_Problems to work on_.
[A] The ad-scaling reply says scaling is not a spending strategy. What kind of strategy does it say scaling is?
[B] From the ad-scaling reply, return everything from "- You will eventually" down to "It's Your Foundation...", copied word for word.

Hi there,
Thanks for reaching out!
It's a common problem you're facing, probably one of the biggest challenges in paid advertising. Lots of people can get a campaign to work at a small budget, but as soon as they try to pour more money in, the whole thing falls apart and ROAS tanks. It's frustrating, and it feels like you're hitting an invisible wall.
The good news is, it's a solvable problem. But the solution isn't about finding a magic button to press to increase spend. The truth is, scaling isn't a spending strategy; it's a systems strategy. When you increase your budget, you're essentially putting your entire marketing and sales process under a microscope, and any small cracks become massive fissures. So, the key to scaling profitably is to fix those cracks *before* you ramp up the spend.
I'm happy to give you some initial thoughts and guidance on how we approach this. It boils down to reinforcing your foundations, understanding your customer economics on a much deeper level, and then building a sophisticated machine for testing and expansion. Let's get into it.
TLDR;
- Your problem isn't your ad budget; it's the weaknesses in your funnel, offer, and targeting that get exposed when you try to scale.
- Stop guessing what you can afford to pay for a customer. You need to calculate your Lifetime Value (LTV) to understand your true acceptable Customer Acquisition Cost (CAC). We've included an interactive LTV calculator below to help you with this.
- Generic demographic targeting won't work at scale. You must define your Ideal Customer Profile (ICP) by their "nightmare" problem, not their job title. This is how you create ads they can't ignore.
- Scaling requires a systematic, multi-layered campaign structure (ToFu, MoFu, BoFu) and a relentless creative testing engine to combat ad fatigue and find new winning angles.
- You will eventually hit a ceiling on one platform. Profitable scaling almost always involves expanding to new channels like Google, LinkedIn, or TikTok once you've maxed out your primary one.
The Real Problem Isn't Your Spend, It's Your Foundation...
Before we even touch your ad campaigns, we have to talk about what happens *after* the click. This is where most scaling attempts fail. You can have the best ads in the world, but if you're sending traffic to a leaky bucket, pouring more water in won't fill it up. It'll just make a bigger mess on the floor.
I've seen this time and again with software clients. They get a decent CPA with a small budget, they get excited, double the spend, and suddenly their CPA triples. Why? Because their funnel wasn't strong enough to handle the colder, less-qualified traffic that comes with scaling. At a low budget, the platforms are brilliant at finding the most eager, low-hanging fruit. When you ask for more, the algorithm has to work harder, reaching people who are less problem-aware, more skeptical, and need more convincing.

_Data provided_.
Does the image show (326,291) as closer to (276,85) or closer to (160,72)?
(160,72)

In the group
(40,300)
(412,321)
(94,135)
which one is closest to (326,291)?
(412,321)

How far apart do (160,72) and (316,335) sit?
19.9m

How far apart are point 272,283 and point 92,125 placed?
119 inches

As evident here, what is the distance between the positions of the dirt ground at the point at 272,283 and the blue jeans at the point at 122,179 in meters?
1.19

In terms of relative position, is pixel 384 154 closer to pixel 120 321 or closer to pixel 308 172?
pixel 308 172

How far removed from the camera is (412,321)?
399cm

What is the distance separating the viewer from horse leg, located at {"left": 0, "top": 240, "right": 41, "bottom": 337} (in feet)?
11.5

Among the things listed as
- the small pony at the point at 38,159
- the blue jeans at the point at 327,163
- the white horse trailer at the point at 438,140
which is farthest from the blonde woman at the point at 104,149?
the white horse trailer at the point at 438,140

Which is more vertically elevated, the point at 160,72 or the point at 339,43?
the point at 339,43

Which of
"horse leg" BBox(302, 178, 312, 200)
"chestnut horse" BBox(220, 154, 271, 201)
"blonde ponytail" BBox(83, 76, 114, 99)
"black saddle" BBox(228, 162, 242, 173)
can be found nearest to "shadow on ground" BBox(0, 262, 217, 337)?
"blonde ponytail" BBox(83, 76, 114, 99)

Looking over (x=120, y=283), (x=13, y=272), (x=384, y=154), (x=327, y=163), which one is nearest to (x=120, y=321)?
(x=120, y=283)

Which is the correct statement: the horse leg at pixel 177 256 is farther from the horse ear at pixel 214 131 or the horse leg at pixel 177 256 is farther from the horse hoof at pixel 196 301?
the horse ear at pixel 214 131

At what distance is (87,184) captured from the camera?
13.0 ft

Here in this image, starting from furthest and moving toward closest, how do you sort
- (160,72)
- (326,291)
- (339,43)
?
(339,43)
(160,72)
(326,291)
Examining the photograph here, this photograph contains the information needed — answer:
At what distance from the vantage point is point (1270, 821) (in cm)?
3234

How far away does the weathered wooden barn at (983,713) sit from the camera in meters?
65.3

_Task answers_.
[A] A systems strategy.

[B]
- You will eventually hit a ceiling on one platform. Profitable scaling almost always involves expanding to new channels like Google, LinkedIn, or TikTok once you've maxed out your primary one.
The Real Problem Isn't Your Spend, It's Your Foundation...